Passage>
+++

So to answer the original poster - biggenius29 - if I was in your shoes, and my house was under 3000 sq ft and well insulated, I'd go with the caddy, if it was over 3000 sq ft or if it was poorly insulated, I'd go with the superjack.   That's just what I would do.





			
				laynes69 said:
			
		

> The heat dump can be used on anything. They aren't an exclusive on a certain model of furnace. When the electricity goes out, the damper automatically closes and it goes on a low clean burn. The heat in the ducting is why all steel ducting is required and the clearances on the ducting followed. Any furnace can warp burn out due to excessive overfiring. One other thing is the Caddy produces more btus, and has a firebox half the size. Why, its efficiency and doesn't need a 7 cubic foot firebox to heat a home. The video is the exact same furnace, but was rebadged for usstove. On the  30-35 degree nights, I've been using 3 splits with coals in the morning to heat my home. Its a 2400 sq ft victorian with 10' ceilings. It would take double or more with my old furnace.  I want to know how the secondary air is put into the Yukon, close that baby down and lets see how clean it  burns.


----------



## laynes69 (Oct 8, 2009)

+++

Task 1> Write out the part of the furnace thread between "So to answer" and "I would do.", inclusive.
The records that follow this furnace thread are unrelated to it.

+++

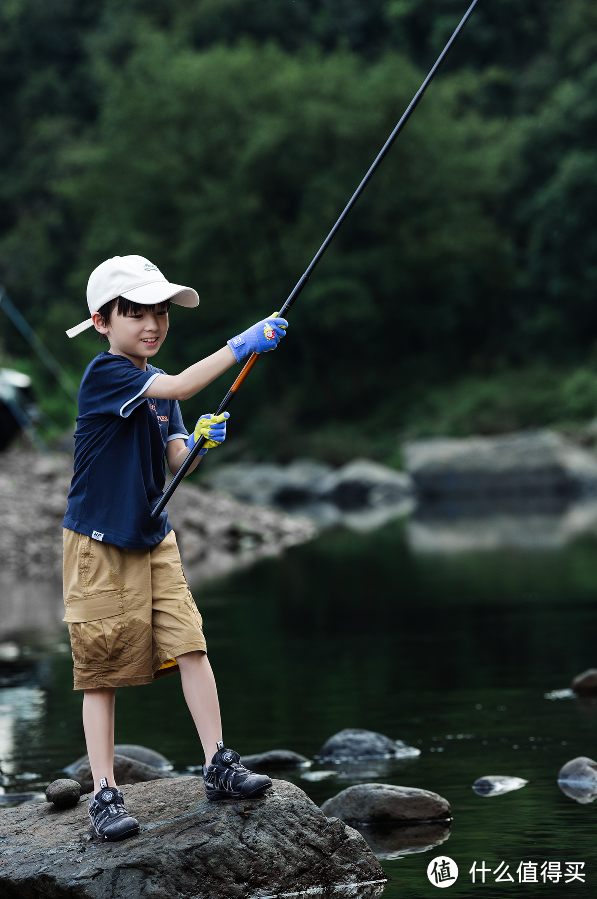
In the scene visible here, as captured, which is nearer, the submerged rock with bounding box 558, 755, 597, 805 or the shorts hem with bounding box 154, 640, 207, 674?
the shorts hem with bounding box 154, 640, 207, 674

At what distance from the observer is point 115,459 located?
3961mm

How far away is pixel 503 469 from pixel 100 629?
27588mm

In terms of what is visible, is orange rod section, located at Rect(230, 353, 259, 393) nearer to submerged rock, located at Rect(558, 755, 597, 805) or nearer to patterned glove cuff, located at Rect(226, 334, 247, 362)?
patterned glove cuff, located at Rect(226, 334, 247, 362)

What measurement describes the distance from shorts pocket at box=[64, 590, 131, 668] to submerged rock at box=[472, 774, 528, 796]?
180 centimetres

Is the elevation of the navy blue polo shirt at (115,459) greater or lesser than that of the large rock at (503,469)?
lesser

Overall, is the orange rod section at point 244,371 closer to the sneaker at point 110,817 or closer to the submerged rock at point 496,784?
the sneaker at point 110,817

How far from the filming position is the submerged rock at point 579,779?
4.97 meters

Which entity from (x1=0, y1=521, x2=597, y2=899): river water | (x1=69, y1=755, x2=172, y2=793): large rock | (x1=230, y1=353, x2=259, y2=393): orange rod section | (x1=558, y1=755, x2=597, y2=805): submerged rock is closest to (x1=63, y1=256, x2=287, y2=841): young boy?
(x1=230, y1=353, x2=259, y2=393): orange rod section

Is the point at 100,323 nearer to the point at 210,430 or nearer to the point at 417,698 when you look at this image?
the point at 210,430

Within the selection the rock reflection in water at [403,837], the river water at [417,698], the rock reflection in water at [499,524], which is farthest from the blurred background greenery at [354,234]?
the rock reflection in water at [403,837]

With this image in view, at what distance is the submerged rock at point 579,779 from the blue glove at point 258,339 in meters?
2.21

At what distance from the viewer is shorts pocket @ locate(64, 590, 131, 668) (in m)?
3.97

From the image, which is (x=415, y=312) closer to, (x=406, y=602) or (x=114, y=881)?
(x=406, y=602)

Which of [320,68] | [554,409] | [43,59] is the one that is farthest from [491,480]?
[43,59]
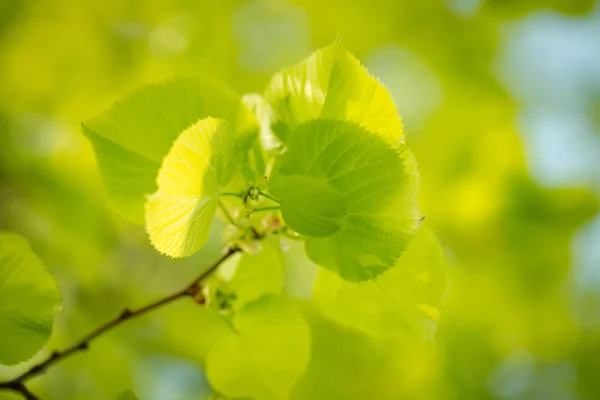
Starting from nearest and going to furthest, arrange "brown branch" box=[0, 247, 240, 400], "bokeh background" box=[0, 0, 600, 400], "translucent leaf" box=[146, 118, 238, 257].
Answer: "translucent leaf" box=[146, 118, 238, 257], "brown branch" box=[0, 247, 240, 400], "bokeh background" box=[0, 0, 600, 400]

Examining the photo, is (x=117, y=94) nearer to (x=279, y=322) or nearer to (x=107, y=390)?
(x=107, y=390)

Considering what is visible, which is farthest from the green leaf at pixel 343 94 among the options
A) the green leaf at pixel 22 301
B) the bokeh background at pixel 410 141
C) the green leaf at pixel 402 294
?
the bokeh background at pixel 410 141

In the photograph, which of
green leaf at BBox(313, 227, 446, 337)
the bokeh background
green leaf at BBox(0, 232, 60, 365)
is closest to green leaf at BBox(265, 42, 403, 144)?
green leaf at BBox(313, 227, 446, 337)

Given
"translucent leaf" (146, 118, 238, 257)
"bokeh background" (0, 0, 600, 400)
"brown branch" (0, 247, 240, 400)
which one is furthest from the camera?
"bokeh background" (0, 0, 600, 400)

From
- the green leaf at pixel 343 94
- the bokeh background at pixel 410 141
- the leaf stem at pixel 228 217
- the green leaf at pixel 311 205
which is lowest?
the bokeh background at pixel 410 141

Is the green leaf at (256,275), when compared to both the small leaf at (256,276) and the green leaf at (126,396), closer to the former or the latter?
the small leaf at (256,276)

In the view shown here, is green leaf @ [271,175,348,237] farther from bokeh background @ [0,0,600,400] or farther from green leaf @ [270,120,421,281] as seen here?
bokeh background @ [0,0,600,400]
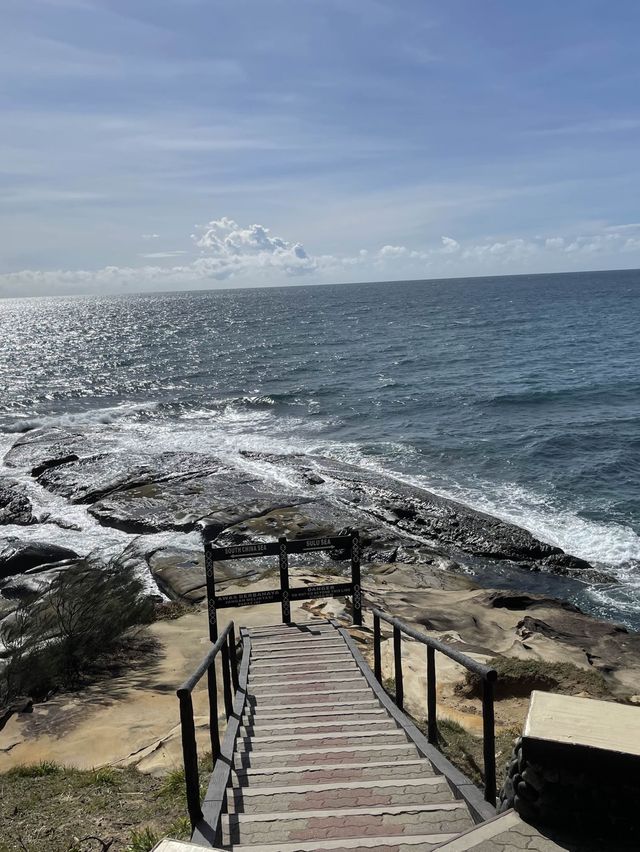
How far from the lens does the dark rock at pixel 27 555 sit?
18.6 m

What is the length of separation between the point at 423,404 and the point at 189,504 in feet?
68.3

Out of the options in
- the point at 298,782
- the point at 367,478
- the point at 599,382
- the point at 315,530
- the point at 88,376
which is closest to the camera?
the point at 298,782

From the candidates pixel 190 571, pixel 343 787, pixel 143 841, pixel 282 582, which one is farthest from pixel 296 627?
pixel 143 841

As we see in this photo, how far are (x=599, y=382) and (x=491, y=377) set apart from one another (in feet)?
24.4

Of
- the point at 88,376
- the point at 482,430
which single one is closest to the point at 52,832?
the point at 482,430

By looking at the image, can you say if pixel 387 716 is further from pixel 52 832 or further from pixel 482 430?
pixel 482 430

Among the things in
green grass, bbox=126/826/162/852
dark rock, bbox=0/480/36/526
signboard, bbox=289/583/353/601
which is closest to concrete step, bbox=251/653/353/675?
signboard, bbox=289/583/353/601

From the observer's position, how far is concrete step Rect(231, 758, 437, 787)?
5.29 meters

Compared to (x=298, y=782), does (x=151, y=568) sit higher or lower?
lower

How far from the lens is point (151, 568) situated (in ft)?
60.2

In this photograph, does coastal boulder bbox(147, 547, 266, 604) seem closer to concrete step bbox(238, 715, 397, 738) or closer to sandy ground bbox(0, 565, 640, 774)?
sandy ground bbox(0, 565, 640, 774)

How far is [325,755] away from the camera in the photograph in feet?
18.9

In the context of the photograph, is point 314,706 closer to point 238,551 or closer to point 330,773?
point 330,773

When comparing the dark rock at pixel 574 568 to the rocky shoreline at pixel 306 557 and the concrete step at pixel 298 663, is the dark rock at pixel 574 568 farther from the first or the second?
the concrete step at pixel 298 663
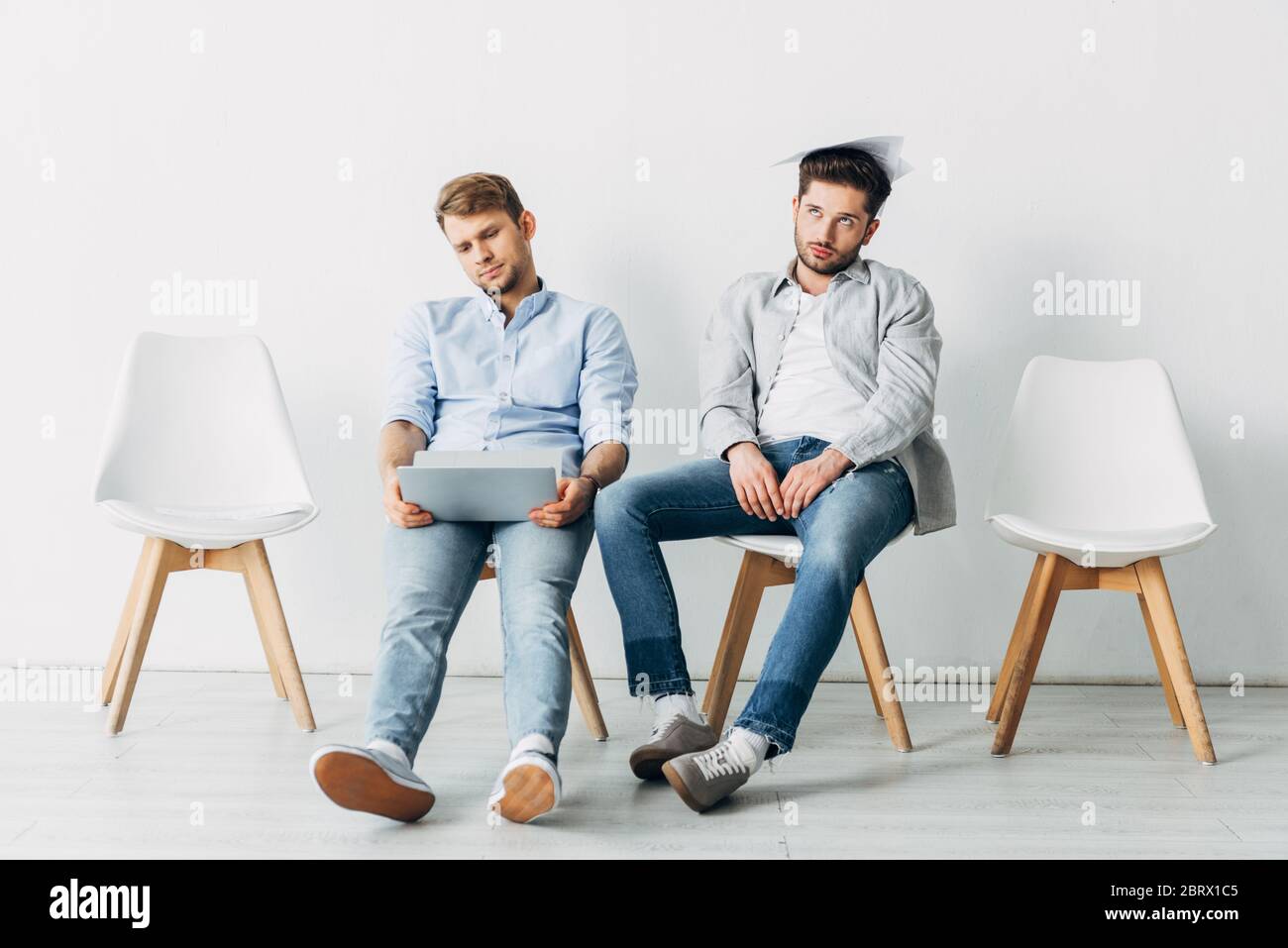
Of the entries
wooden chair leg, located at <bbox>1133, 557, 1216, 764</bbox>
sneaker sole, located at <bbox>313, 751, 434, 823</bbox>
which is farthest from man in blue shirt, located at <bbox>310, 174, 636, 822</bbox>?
wooden chair leg, located at <bbox>1133, 557, 1216, 764</bbox>

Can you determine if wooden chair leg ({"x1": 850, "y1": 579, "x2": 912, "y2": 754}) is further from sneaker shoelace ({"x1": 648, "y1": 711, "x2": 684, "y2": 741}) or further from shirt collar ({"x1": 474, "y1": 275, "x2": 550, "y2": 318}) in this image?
shirt collar ({"x1": 474, "y1": 275, "x2": 550, "y2": 318})

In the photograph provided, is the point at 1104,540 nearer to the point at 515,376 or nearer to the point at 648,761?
the point at 648,761

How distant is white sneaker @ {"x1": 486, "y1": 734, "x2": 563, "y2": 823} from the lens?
154 cm

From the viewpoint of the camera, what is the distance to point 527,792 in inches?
61.1

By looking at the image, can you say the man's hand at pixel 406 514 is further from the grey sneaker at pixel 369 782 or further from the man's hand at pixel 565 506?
the grey sneaker at pixel 369 782

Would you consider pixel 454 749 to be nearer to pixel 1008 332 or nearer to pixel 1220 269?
pixel 1008 332

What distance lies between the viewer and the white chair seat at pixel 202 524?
6.98 ft

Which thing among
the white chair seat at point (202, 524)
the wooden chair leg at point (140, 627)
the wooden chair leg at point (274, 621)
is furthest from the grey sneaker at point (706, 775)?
the wooden chair leg at point (140, 627)

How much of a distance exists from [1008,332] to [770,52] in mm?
887

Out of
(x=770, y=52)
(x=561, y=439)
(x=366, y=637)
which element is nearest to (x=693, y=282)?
(x=770, y=52)

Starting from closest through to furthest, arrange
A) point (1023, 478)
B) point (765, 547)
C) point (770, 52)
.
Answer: point (765, 547)
point (1023, 478)
point (770, 52)

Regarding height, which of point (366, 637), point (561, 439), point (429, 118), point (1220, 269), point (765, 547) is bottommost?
point (366, 637)

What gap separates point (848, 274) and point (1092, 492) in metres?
0.71

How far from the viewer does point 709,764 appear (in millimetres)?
1689
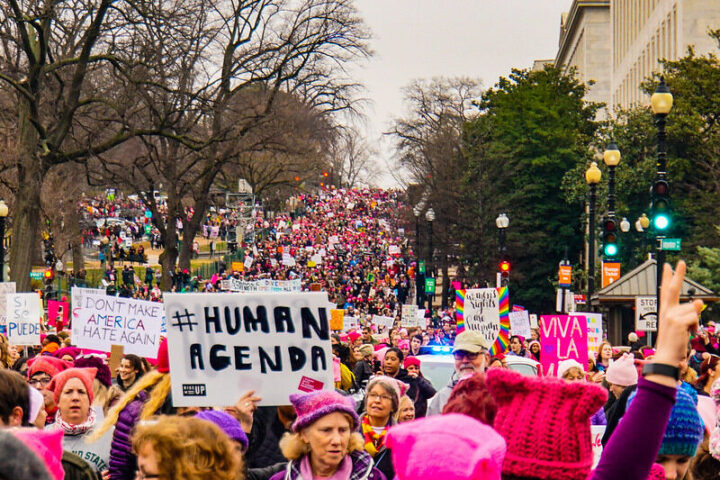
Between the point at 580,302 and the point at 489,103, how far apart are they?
3783 cm

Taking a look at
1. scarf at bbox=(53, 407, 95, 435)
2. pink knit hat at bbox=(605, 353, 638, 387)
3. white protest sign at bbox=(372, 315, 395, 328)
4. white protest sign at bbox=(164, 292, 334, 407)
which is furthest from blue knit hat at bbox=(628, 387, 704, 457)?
white protest sign at bbox=(372, 315, 395, 328)

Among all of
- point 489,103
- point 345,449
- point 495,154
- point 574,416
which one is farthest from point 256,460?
point 489,103

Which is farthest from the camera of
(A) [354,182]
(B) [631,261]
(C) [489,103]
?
(A) [354,182]

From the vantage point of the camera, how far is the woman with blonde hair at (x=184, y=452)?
396 centimetres

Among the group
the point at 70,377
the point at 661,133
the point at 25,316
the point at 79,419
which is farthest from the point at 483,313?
the point at 79,419

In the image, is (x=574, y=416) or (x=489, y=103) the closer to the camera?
(x=574, y=416)

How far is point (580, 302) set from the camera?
41719 millimetres

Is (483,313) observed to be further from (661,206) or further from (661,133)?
(661,133)

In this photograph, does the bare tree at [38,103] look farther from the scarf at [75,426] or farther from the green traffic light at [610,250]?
the scarf at [75,426]

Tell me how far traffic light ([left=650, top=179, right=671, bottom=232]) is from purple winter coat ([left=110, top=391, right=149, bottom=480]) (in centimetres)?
1315

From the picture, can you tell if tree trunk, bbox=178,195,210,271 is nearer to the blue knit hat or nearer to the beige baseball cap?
the beige baseball cap

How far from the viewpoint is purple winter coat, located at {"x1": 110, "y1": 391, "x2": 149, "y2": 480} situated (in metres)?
6.84

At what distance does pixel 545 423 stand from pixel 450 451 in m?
Result: 0.35

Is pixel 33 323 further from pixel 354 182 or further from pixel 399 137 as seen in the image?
→ pixel 354 182
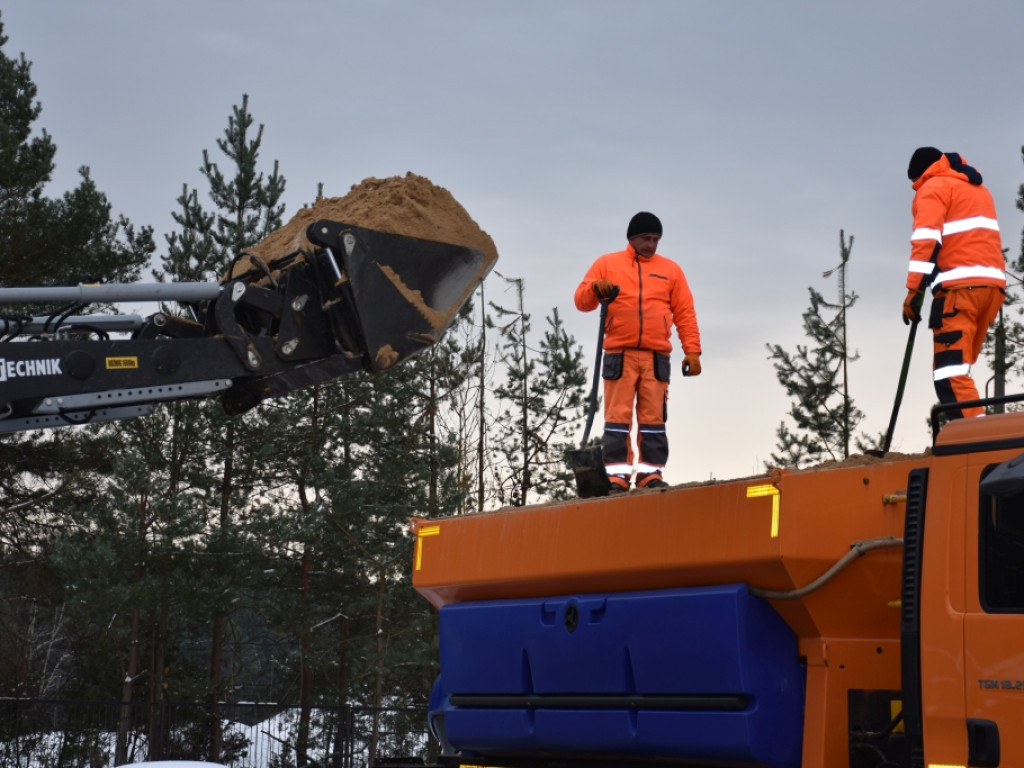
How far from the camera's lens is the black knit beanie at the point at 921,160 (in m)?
6.93

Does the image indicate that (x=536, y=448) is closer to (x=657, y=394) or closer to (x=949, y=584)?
(x=657, y=394)

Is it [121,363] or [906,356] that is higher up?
[906,356]

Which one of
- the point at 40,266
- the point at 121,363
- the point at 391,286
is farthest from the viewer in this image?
the point at 40,266

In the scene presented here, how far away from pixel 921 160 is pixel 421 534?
11.1 feet

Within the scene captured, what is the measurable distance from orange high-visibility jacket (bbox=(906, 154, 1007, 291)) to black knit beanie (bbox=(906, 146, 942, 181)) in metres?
0.17

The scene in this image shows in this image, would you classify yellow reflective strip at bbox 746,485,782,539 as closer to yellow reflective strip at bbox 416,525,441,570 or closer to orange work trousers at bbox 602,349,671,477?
yellow reflective strip at bbox 416,525,441,570

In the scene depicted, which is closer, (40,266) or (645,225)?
(645,225)

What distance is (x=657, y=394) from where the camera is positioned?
793cm

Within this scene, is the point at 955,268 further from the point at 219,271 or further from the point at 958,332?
the point at 219,271

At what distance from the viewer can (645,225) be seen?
8.02m

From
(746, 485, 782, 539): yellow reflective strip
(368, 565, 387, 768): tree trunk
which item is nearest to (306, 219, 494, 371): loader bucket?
(746, 485, 782, 539): yellow reflective strip

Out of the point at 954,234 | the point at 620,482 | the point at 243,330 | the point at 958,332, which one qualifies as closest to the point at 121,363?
the point at 243,330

+++

Task 2> Show each line of the records that includes the word "seat".

Written answer 1>
So to answer the original poster - biggenius29 - if I was in your shoes, and my house was under 3000 sq ft and well insulated, I'd go with the caddy, if it was over 3000 sq ft or if it was poorly insulated, I'd go with the superjack.   That's just what I would do.

Written answer 2>
What distance lies between the viewer and the white chair seat at pixel 202 524?
the white chair seat at point (202, 524)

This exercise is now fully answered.